Notes about <VC3: Trustworthy Data Analytics in the Cloud using SGX>

Introduction

Typically, cloud users

hope for the following security guarantees:

I Confidentiality and integrity for both code and data; i. e.,

the guarantee that they are not changed by attackers and

that they remain secret.

II Verifiability of execution of the code over the data; i. e.,

the guarantee that their distributed computation globally

ran to completion and was not tampered with.

We present Verifiable Confidential Cloud Computing (VC3),

a MapReduce framework that achieves the security guarantees

(I and II) formulated above, with good performance.

Our threat model accounts for powerful adversaries that may control

the whole cloud provider’s software and hardware infrastructure,

except for the certified physical processors involved in

the computation.

Denial-of-service, side-channels, and trafficanalysis

attacks are outside the scope of this work.

To keep the TCB small in our design, users simply write the usual map and reduce functions in C++, encrypt them, bind them to a small amount of code that implements our cryptographic protocols, and finally upload the code to the cloud.

On each worker node, the cloud operating system loads the code into a secure region within the address space of a process and makes use of the security mechanisms of SGX processors to make the region inaccessible to the operating system and the

hypervisor.

Subsequently, the code inside the region runs our key exchange protocol, decrypts the map and reduce functions, and runs the distributed computation that processes the data.
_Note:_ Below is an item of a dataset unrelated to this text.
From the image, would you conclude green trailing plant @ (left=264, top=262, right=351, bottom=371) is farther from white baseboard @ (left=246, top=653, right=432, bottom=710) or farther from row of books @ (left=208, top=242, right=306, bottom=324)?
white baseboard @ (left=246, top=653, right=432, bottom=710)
The second challenge is to guarantee integrity for the whole

distributed computation, since the processors guarantee only

integrity of memory regions on individual computers.

The final challenge is to protect the code running in the

isolated memory regions from attacks due to unsafe memory

accesses.

Background

Cryptographic Assumptions

EDigest(C) : for the SGX digest of an enclave’s initial content C. We refer to C as the code identity of an enclave. Intuitively, EDigest provides collision resistance;

ESigp[C]{text}: for a quote from a QE with identity P that jointly signs H(text) and the EDigest(C) on behalf of an enclave with code identity C.